=== EXERCISE PROMPT ===
Of all the lines below, return only those starting with the line holding "Juicy Couture Nylon bag" and going on through the line holding "Whirlpool WED85HEFW 27", exactly as written.

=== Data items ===
══════════

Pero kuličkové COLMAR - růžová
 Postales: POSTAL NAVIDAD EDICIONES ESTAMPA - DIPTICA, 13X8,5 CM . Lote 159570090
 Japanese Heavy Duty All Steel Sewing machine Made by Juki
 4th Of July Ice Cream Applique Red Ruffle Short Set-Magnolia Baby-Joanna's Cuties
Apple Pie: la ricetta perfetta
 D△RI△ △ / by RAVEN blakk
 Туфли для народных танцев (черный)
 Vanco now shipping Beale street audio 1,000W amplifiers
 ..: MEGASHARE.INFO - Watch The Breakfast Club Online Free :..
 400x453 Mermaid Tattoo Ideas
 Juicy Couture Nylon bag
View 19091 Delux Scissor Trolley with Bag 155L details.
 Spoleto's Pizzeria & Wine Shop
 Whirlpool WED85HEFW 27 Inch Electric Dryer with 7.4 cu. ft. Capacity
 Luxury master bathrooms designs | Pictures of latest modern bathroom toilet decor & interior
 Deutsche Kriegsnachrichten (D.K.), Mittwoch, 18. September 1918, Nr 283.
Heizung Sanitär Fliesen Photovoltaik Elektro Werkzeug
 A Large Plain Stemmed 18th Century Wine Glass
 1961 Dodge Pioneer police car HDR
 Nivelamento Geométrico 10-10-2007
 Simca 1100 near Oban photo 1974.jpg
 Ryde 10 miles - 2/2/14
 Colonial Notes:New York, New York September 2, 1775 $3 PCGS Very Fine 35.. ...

══════════

=== SOLUTION FOR THIS TASK ===
 Juicy Couture Nylon bag
View 19091 Delux Scissor Trolley with Bag 155L details.
 Spoleto's Pizzeria & Wine Shop
 Whirlpool WED85HEFW 27 Inch Electric Dryer with 7.4 cu. ft. Capacity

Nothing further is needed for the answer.